In a non-coroutine world, that is easily possible by only popping the MDC entries when your block of code finishes successfully, but not on error. Your catch on the outermost level or a global exception handler would then still be able to "see" the MDC context from the throw site because it is left intact.

In a coroutine world, we have to wrap our suspend functions with withContext(MDCContext()) {} in order to bridge the ThreadLocal gap.
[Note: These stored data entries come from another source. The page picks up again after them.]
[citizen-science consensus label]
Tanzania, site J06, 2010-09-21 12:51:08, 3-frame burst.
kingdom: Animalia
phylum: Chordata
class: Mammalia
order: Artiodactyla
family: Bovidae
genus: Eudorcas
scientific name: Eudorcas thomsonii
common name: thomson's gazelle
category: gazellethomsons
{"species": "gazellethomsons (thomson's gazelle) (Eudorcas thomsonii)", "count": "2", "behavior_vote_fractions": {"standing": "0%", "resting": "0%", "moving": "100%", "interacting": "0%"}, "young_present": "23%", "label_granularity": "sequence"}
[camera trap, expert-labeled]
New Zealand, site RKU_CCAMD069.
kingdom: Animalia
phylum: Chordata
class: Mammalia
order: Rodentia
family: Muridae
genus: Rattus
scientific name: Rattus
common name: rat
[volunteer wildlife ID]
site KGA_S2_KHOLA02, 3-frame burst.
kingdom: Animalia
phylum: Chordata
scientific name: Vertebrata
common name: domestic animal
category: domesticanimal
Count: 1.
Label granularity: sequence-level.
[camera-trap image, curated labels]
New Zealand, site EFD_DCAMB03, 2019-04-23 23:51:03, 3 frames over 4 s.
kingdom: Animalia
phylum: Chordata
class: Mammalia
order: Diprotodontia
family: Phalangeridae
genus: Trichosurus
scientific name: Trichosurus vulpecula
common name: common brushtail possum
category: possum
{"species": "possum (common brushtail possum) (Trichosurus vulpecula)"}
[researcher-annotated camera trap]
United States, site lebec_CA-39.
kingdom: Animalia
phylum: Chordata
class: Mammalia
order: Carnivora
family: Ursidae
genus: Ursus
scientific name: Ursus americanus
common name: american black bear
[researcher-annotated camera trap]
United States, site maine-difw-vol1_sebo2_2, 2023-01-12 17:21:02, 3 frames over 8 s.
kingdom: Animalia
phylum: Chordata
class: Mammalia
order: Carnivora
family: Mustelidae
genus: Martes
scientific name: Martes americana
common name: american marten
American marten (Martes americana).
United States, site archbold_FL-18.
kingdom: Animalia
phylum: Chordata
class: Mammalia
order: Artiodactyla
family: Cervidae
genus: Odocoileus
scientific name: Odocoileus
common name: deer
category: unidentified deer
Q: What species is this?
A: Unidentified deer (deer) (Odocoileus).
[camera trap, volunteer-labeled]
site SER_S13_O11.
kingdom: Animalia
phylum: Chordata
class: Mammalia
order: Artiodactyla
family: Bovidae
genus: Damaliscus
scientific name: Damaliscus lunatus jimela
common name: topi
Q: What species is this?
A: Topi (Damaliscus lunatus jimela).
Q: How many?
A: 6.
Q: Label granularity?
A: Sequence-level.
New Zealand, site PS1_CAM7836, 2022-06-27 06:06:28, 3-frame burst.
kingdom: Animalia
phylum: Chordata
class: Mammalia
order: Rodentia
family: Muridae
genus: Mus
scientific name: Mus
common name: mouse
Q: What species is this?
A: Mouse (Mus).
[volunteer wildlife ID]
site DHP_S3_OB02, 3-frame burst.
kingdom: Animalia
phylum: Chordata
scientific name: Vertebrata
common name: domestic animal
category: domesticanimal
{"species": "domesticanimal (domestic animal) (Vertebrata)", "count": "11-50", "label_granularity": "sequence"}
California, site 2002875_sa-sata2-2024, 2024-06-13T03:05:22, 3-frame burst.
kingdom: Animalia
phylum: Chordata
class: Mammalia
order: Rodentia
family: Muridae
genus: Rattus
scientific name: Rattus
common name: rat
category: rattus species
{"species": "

But that means that whenever the coroutine resumes, the MDCContext will be restored to what it was when the MDCContext() was instantiated.

I tried using CoroutineExceptionHandler and supervisorScope to achieve the desired behaviour because I thought the coroutineContext passed to the CoroutineExceptionHandler would refer to the coroutine that failed (so I could get the MDCContext element in there), but it seems to be the supervisor job's coroutineContext.

I _could_ wrap every body inside withContext(MDCContext()) with a try/catch, log the error there and then rethrow, but that would mean I log the exception N times for N levels of nested MDCContexts, which is unsatisfying.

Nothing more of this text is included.